Exercise material |
######
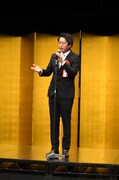 第64回岸田國士戯曲賞授賞式より、谷賢一。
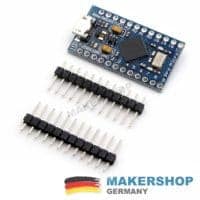Pro Micro kompatible Platine mit Micro-USB und kompaktem Controller-Layout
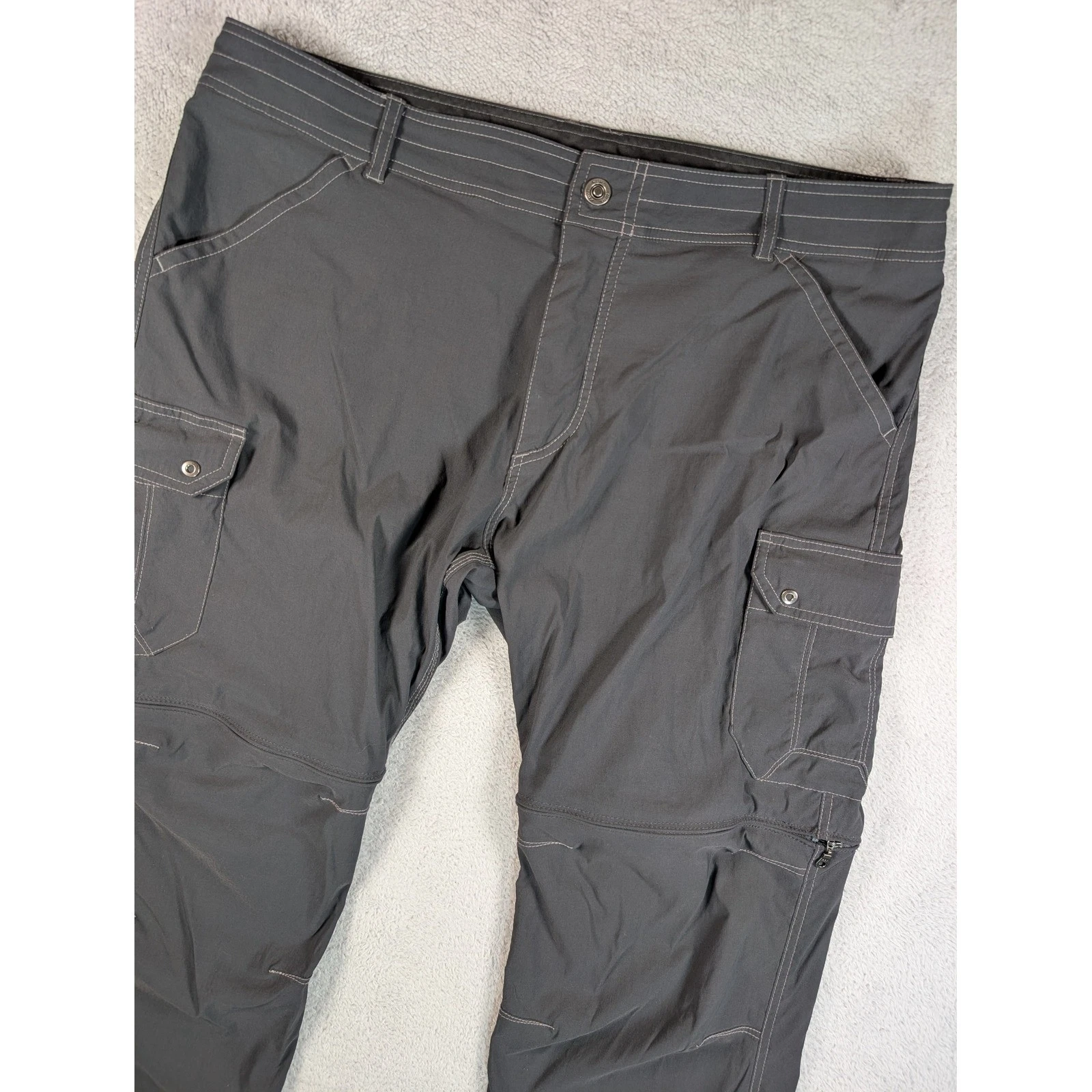 Kuhl Renegade Convertible Stealth Pants Mens 40x30 Gray Hiking Cargo Zip Off
Opens in a new window o
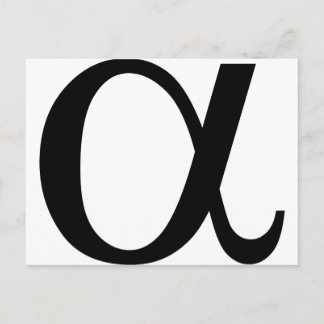 Carte Postale icône alpha a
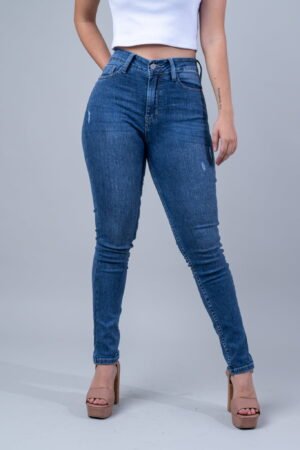Jeans Skinny Stretch Cinco Bolsillos
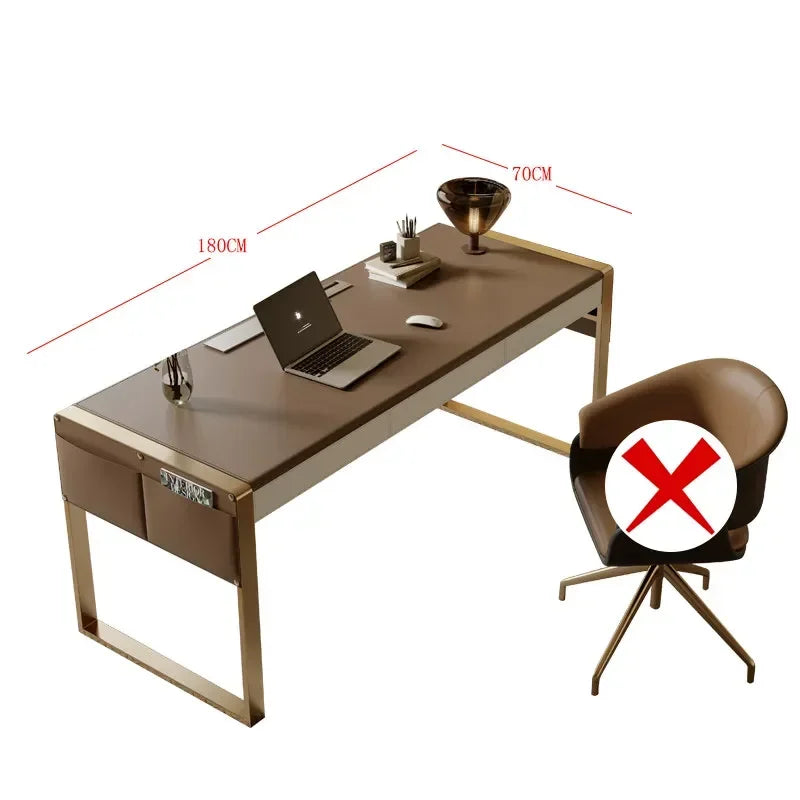 Office Desks And Workstations Study Table Simple Saddle Leather Desk Italian Minimalism Room Desks Computer Desk Room Offices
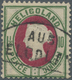 O Helgoland - Stempel: "AUS HELGOLAND" Segmentstempel Auf 10 Pf./ 1 ½ P. Dunkelgrün/lilakarmin, Farbfr - Heligoland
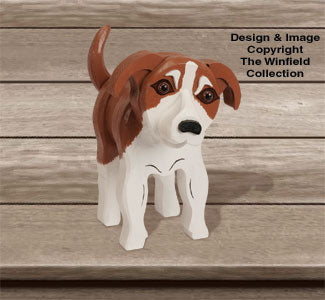 Layered Beagle Terrier Pattern - The Winfield Collection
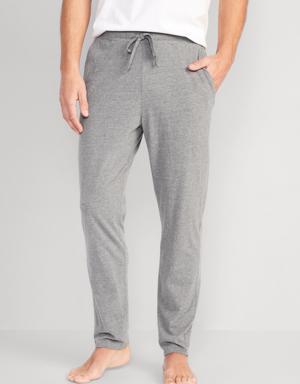 Lightweight Jersey-Knit Joggers for Men gray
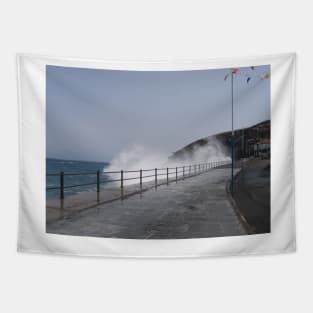 Spray Splashing over Promenade Tapestry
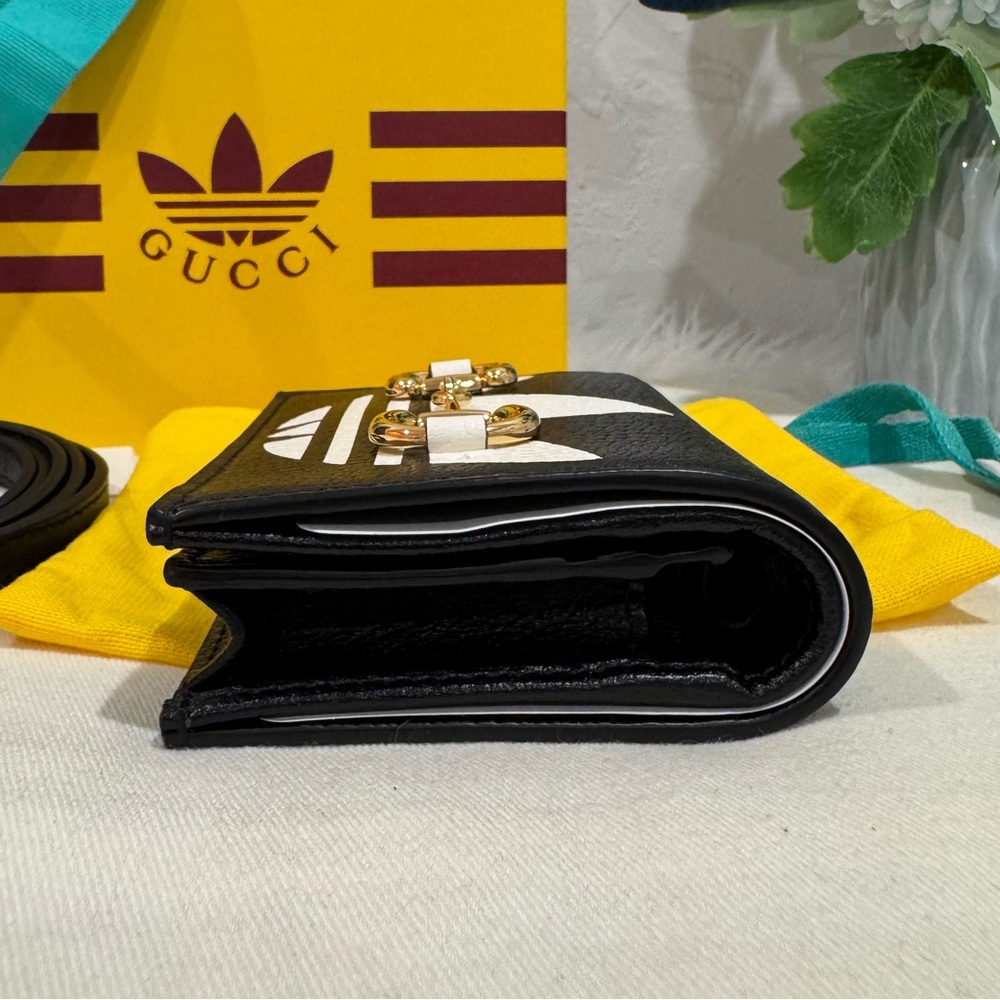 NEW✨GUCCI x ADIDAS 1955 Horsebit Wallet / Crossbody Mini Bag - Picture 15 of 16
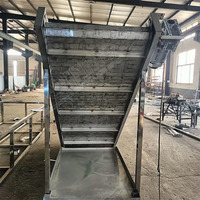 Convoyeur à chaîne à gratteur pour usine minière, vitesse réglable, bande en acier inoxydable durable, longueur 100m, résistant à la chaleur et au feu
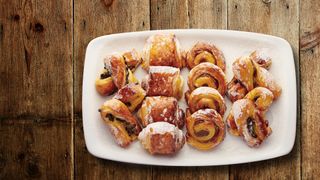 Plate of breakfast pastries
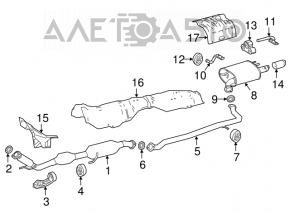 Silentiozitatea partea din spate a baie Toyota Camry v70 18-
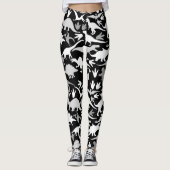 Dinosaurier-Muster 01A Leggings (Vorderseite)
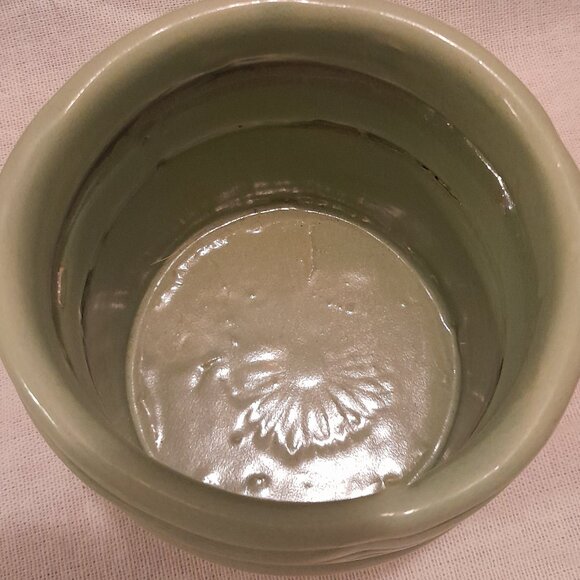 Celadon Glaze Art Pottery Crock - Picture 4 of 4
######
The problem | An exact restatement of the entries above is needed; no picture may appear in it.

Response to the task |
 第64回岸田國士戯曲賞授賞式より、谷賢一。
Pro Micro kompatible Platine mit Micro-USB und kompaktem Controller-Layout
 Kuhl Renegade Convertible Stealth Pants Mens 40x30 Gray Hiking Cargo Zip Off
Opens in a new window o
 Carte Postale icône alpha a
Jeans Skinny Stretch Cinco Bolsillos
 Office Desks And Workstations Study Table Simple Saddle Leather Desk Italian Minimalism Room Desks Computer Desk Room Offices
 O Helgoland - Stempel: "AUS HELGOLAND" Segmentstempel Auf 10 Pf./ 1 ½ P. Dunkelgrün/lilakarmin, Farbfr - Heligoland
 Layered Beagle Terrier Pattern - The Winfield Collection
 Lightweight Jersey-Knit Joggers for Men gray
 Spray Splashing over Promenade Tapestry
 NEW✨GUCCI x ADIDAS 1955 Horsebit Wallet / Crossbody Mini Bag - Picture 15 of 16
 Convoyeur à chaîne à gratteur pour usine minière, vitesse réglable, bande en acier inoxydable durable, longueur 100m, résistant à la chaleur et au feu
 Plate of breakfast pastries
 Silentiozitatea partea din spate a baie Toyota Camry v70 18-
 Dinosaurier-Muster 01A Leggings (Vorderseite)
 Celadon Glaze Art Pottery Crock - Picture 4 of 4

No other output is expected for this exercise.